* **TASK REQUIREMENTS**
Look through the data for the string "name". Copy every line where it is found.

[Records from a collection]

------

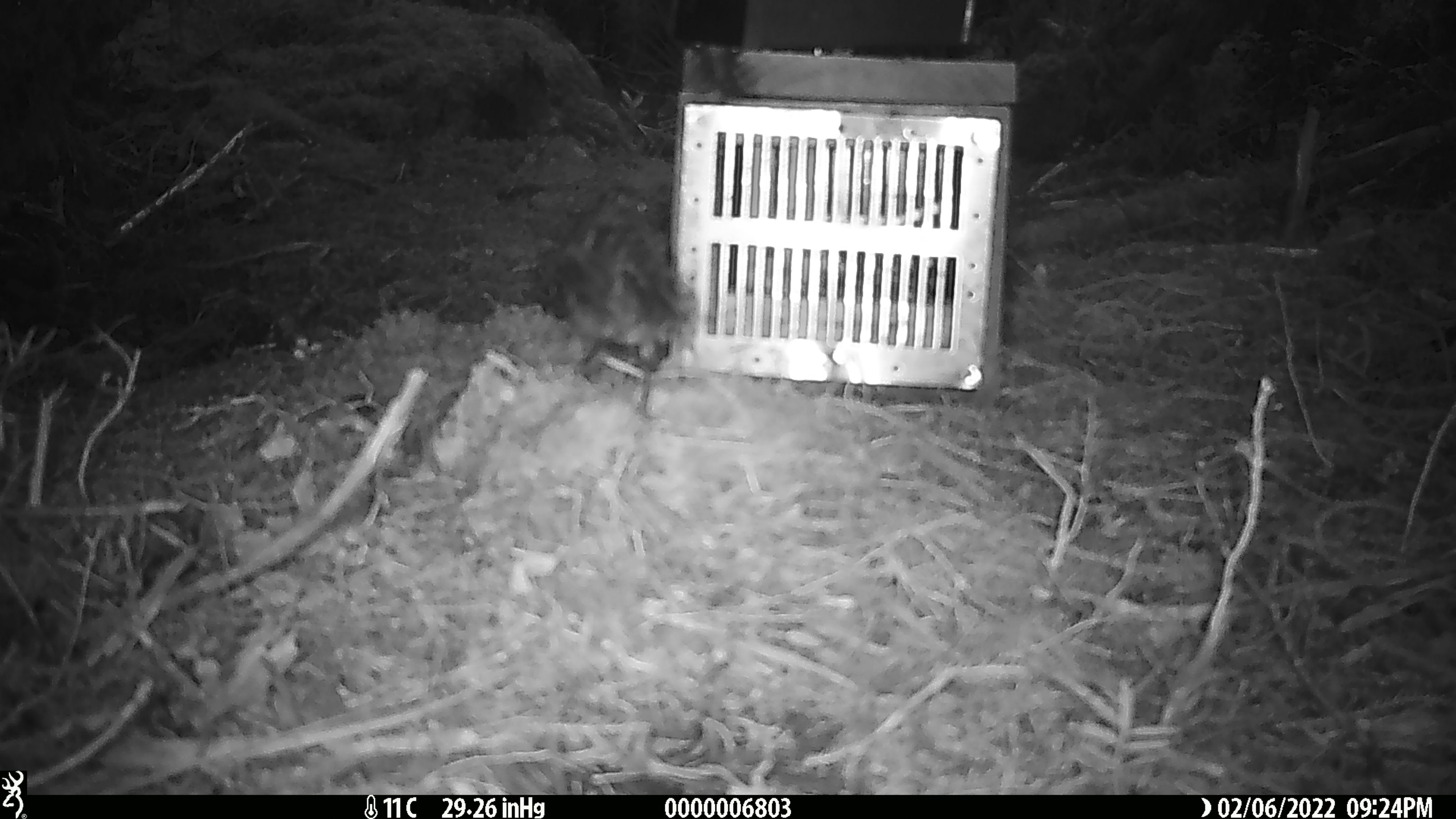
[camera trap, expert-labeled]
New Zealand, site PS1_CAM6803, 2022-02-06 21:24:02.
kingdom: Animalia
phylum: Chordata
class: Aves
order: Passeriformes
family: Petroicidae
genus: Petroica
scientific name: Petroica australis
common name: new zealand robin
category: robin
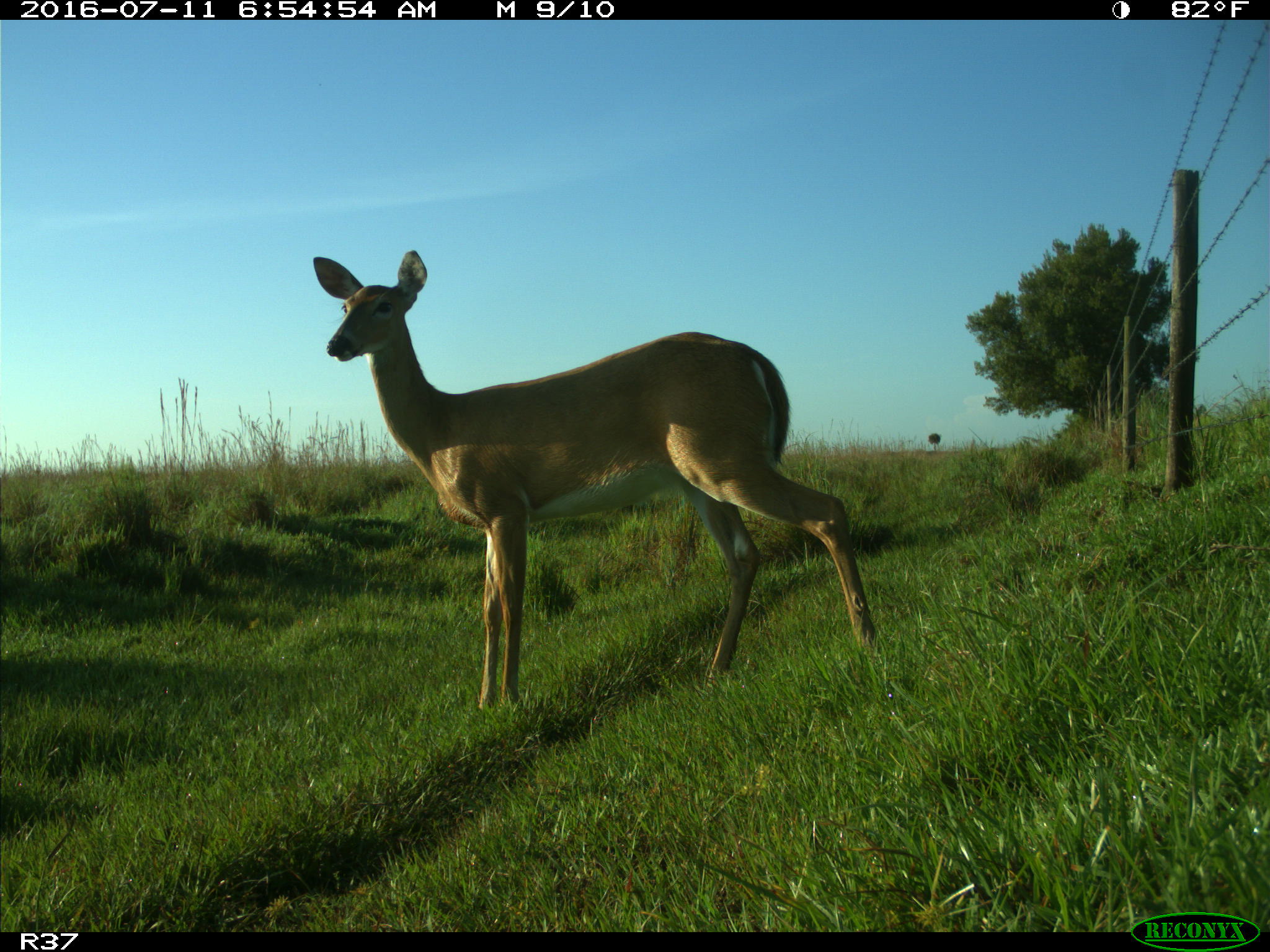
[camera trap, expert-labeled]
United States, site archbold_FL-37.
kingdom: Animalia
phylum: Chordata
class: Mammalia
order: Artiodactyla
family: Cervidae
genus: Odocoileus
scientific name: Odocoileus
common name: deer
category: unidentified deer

------

* **EXERCISE RESULT**
scientific name: Petroica australis
common name: new zealand robin
scientific name: Odocoileus
common name: deer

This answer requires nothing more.